Riccardo Tisci has been at Givenchy for five years now and we're not sure whether it was intentional as a turning point to mark his tenure or that he was coincidentally feeling a change in wind but the A/W 10-11 collection marked a significant shift towards clothes that are highly controlled. The dark romanticism of seasons past seem fey when placed next to the ensembles that traversed through ski and scuba in the codes that Tisci has developed. Fair Isle prints are contorted into bodyconscious sweaters that cleverly placed the patterns to create entirely slick inklings of skiwear, enhanced by the neoprene trousers and skirts featuring fold over waistbands.
Encrusted gloves that recalled Michael Jackson won't grip ski poles but add a slant of surprising embellishment. Oversized fur lined duffle coats contrasted delicate sheer lace bodies. The oft-used material of past collections also reappeared on slip dresses that were elongated at the back. The ruffles of the past were also reconfigured into necklines that sat well with these rigorously controlled separates. Deliberately androgynous tailoring ran through the show as the stable force that held all of these elements together.
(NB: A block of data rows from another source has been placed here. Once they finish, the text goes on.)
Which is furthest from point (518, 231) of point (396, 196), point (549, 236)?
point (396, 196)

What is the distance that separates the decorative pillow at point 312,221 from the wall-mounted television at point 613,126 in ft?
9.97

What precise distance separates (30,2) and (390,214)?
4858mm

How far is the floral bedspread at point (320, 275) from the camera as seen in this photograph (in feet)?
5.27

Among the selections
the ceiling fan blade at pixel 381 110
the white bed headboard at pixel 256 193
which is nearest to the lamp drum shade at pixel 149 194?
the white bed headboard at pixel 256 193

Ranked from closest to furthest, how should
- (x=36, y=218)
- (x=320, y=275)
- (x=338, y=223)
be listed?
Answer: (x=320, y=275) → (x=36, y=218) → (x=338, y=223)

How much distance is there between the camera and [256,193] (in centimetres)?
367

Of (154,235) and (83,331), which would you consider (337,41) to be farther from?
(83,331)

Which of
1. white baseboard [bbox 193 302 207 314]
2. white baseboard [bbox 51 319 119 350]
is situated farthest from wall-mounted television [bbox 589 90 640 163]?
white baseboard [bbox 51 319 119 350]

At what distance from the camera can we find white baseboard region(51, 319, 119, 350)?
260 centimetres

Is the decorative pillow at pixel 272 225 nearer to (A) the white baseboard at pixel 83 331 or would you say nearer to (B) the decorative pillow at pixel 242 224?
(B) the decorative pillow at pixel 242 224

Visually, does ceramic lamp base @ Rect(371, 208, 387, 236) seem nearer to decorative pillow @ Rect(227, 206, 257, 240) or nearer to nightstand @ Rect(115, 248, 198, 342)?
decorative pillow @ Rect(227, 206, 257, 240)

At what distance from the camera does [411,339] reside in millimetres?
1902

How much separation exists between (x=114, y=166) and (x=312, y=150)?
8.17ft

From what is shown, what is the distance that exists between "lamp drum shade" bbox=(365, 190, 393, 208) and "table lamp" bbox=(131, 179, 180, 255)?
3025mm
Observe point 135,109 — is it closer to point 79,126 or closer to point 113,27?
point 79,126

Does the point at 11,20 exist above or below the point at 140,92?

Dazed Digital: What prompted this sportswear-inspired collection?
Riccardo Tisci: It was from ski to scuba, the top part of the world to the bottom. When I was researching, I was trying to make a ski jumper from the 20s in an optical way. Then using super technical neoprene material for embroidery. You can't invent anything but you can mix and get a new combination.
DD: Is this a new direction for Givenchy?
Riccardo Tisci: Completely. It's a change...the music, the casting, the make-up... we used a real mix of girls too - black, Chinese, Japanese...
DD: There was a real energy to the show.
Riccardo Tisci: Yeah, after five years, you love what you're doing but you want to get excitement and that's the only way to move on.